Jackie Robinson Foundation: Jackie Robinson Museum ($1,000,000)
The Jackie Robinson Foundation (JRF) was established in 1972 by Jackie Robinson’s wife, Rachel Robinson, to further Mr. Robinson’s legacy. JRF’s funding from LMDC will support the construction of a new museum in Lower Manhattan to serve as a permanent tribute to Jackie Robinson’s pioneering legacy and his role as a catalyst for the American Civil Rights movement. The 18,500-square-foot museum, planned for 75 Varick Street, will chronicle Mr. Robinson’s achievements placed within the context of United States history from Mr. Robinson’s birth in 1919 to the present.

God’s Love We Deliver: Michael Kors Building ($500,000)
God’s Love We Deliver (GLWD) is a non-profit organization in New York City that cooks and delivers meals, individually tailored by a Registered Dietitian Nutritionist, to people living with severe illness. LMDC’s assistance will help GLWD complete the construction of its new office space located in the Michael Kors Building in SoHo. LMDC funding will be designated for various capital improvements, including new technology infrastructure, kitchen equipment, and furniture.

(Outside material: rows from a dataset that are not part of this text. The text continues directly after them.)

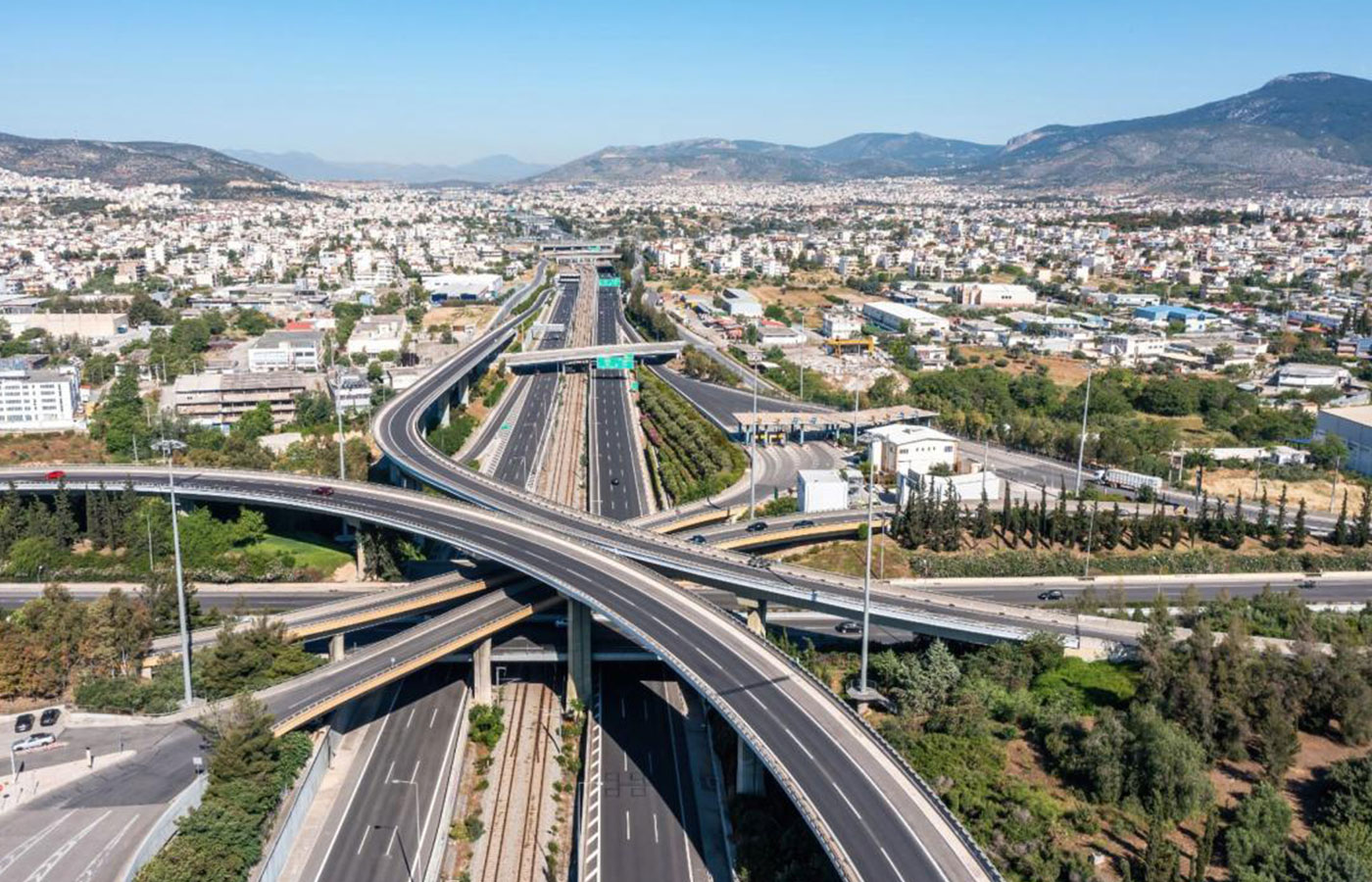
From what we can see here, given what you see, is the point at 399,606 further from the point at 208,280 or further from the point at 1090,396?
the point at 208,280

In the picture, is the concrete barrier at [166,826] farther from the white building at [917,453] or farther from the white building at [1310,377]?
the white building at [1310,377]

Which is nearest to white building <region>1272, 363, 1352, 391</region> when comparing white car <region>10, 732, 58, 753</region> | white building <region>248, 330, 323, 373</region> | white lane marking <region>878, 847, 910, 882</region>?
white lane marking <region>878, 847, 910, 882</region>

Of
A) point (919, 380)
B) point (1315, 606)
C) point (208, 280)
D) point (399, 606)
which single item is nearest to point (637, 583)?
point (399, 606)

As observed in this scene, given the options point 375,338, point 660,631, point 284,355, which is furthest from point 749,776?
point 375,338

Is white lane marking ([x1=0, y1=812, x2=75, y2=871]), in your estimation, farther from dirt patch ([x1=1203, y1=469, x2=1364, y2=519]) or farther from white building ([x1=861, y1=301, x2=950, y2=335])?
white building ([x1=861, y1=301, x2=950, y2=335])

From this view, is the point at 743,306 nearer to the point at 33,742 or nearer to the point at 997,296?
the point at 997,296

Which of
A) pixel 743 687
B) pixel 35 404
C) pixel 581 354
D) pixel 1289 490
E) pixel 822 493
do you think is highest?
pixel 581 354

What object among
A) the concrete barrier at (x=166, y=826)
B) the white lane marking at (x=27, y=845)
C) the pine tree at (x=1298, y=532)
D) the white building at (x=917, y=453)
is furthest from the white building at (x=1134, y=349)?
the white lane marking at (x=27, y=845)
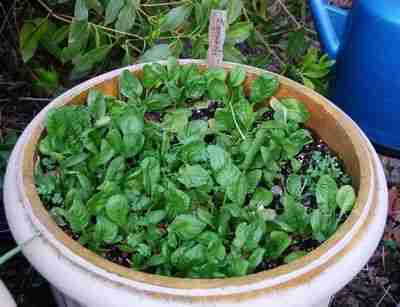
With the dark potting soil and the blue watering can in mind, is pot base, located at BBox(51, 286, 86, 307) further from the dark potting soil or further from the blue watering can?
the blue watering can

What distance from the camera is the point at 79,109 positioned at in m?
0.90

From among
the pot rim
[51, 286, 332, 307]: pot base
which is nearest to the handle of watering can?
the pot rim

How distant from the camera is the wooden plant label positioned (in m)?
0.95

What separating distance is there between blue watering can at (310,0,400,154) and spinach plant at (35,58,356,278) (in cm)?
22

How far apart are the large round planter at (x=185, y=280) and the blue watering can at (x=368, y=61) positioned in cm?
30

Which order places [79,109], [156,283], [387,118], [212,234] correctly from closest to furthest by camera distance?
[156,283]
[212,234]
[79,109]
[387,118]

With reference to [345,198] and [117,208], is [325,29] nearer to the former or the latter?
[345,198]

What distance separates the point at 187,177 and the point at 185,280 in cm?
20

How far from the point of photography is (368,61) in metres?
1.12

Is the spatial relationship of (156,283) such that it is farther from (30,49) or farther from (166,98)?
(30,49)

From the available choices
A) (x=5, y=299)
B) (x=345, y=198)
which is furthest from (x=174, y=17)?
(x=5, y=299)

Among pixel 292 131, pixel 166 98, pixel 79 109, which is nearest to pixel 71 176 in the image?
pixel 79 109

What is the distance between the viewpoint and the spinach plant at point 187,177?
2.57ft

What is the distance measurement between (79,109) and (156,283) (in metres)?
0.34
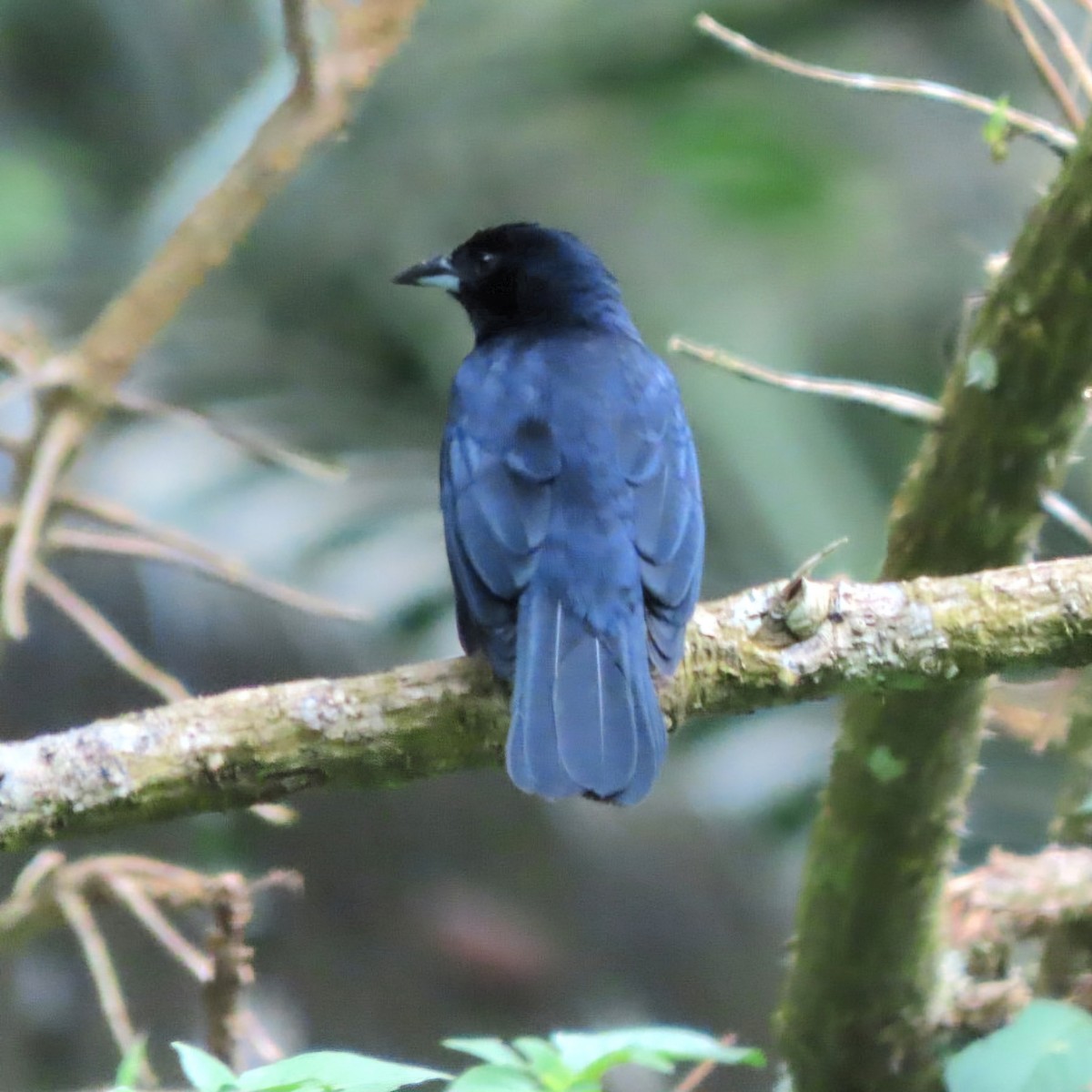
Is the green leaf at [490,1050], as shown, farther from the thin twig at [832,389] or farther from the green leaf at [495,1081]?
the thin twig at [832,389]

Manhattan Youth Recreation and Resources, Inc. F/B/O Downtown Boathouse ($15,000)
The Downtown Boathouse is an all-volunteer, non-profit organization founded more than 20 years ago that is dedicated to providing free public access to the harbor in New York City through public kayaking programs. The Downtown Boathouse currently runs free kayaking programs on Pier 26 in Tribeca. The programs serve more than 20,000 people each year, including visitors from more than 130 countries. With funding from the LMDC, the Downtown Boathouse will purchase 25 new kayaks.



  1. Hi Erik, I’ve never written before, but have been a long-time reader and fan of TC-you do a great job! Something struck me in the “Who scored a piece of the $50 Million pie” entry, and I’m not sure you would even know the answer, but you do seem to know a lot of people and the neighborhood organizations, so…The first entry states that the Tribute in Light will receive..’$700,000 will cover the costs for an additional two years’… Now, I want to be clear, I’m a fan of the Tribute, but if I’m not mistaken (and I easily could be), it’s done just once a year (on 9/11), correct? So if my math is correct, the LMDC is saying it costs $350,000 a year to shine these lights once a year? I’m no lighting expert, but that would seem excessive, no? Again, I don’t even know if you could give an answer to this, but I hate to see a possible waste of funds, especially for something 9/11 related. Thanks again, and keep up the great work!